Supplied material ::
#####

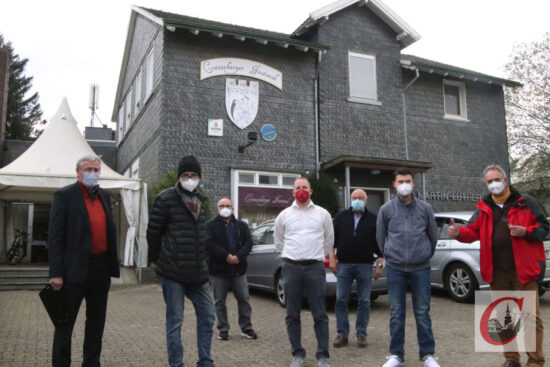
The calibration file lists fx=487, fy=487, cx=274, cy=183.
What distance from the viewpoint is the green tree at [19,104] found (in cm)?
4031

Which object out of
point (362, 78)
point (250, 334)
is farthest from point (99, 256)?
point (362, 78)

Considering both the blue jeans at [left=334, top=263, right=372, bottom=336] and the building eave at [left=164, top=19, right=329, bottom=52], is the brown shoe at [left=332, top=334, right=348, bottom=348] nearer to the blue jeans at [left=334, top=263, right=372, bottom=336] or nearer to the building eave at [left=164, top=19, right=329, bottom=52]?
the blue jeans at [left=334, top=263, right=372, bottom=336]

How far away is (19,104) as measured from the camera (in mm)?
42281

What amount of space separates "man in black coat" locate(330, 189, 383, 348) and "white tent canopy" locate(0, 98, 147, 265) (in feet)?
26.5

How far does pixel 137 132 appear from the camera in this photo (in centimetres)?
1770

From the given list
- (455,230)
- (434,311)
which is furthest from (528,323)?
(434,311)

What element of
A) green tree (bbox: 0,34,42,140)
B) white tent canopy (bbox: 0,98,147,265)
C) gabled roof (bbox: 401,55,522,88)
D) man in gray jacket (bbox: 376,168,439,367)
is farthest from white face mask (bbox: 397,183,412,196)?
green tree (bbox: 0,34,42,140)

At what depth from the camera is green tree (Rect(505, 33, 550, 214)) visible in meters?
25.2

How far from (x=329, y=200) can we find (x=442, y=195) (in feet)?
15.8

#####

Task instructions :: Can you return every one of the lines above word for word, with the pictures left out?

Problem solution ::
The calibration file lists fx=487, fy=487, cx=274, cy=183.
What distance from the viewpoint is the green tree at [19,104] found (in cm)?
4031

Which object out of
point (362, 78)
point (250, 334)
is farthest from point (99, 256)?
point (362, 78)

Considering both the blue jeans at [left=334, top=263, right=372, bottom=336] and the building eave at [left=164, top=19, right=329, bottom=52], is the brown shoe at [left=332, top=334, right=348, bottom=348] nearer to the blue jeans at [left=334, top=263, right=372, bottom=336] or nearer to the building eave at [left=164, top=19, right=329, bottom=52]?
the blue jeans at [left=334, top=263, right=372, bottom=336]

How far away is (19,104) as measured from the camera (in mm)?
42281

What amount of space separates "man in black coat" locate(330, 189, 383, 348) and "white tent canopy" locate(0, 98, 147, 265) (in feet)?
26.5

How far does pixel 137 132 appear from the camera in this photo (in centimetres)?
1770

From the given list
- (455,230)
- (434,311)
which is furthest from (528,323)?
(434,311)

What element of
A) green tree (bbox: 0,34,42,140)
B) white tent canopy (bbox: 0,98,147,265)
C) gabled roof (bbox: 401,55,522,88)
D) man in gray jacket (bbox: 376,168,439,367)
is farthest from white face mask (bbox: 397,183,412,196)?
green tree (bbox: 0,34,42,140)

At what depth from the camera is green tree (Rect(505, 33, 550, 214)) visible in meters?
25.2

How far from (x=329, y=200) can we find (x=442, y=195) (in feet)?
15.8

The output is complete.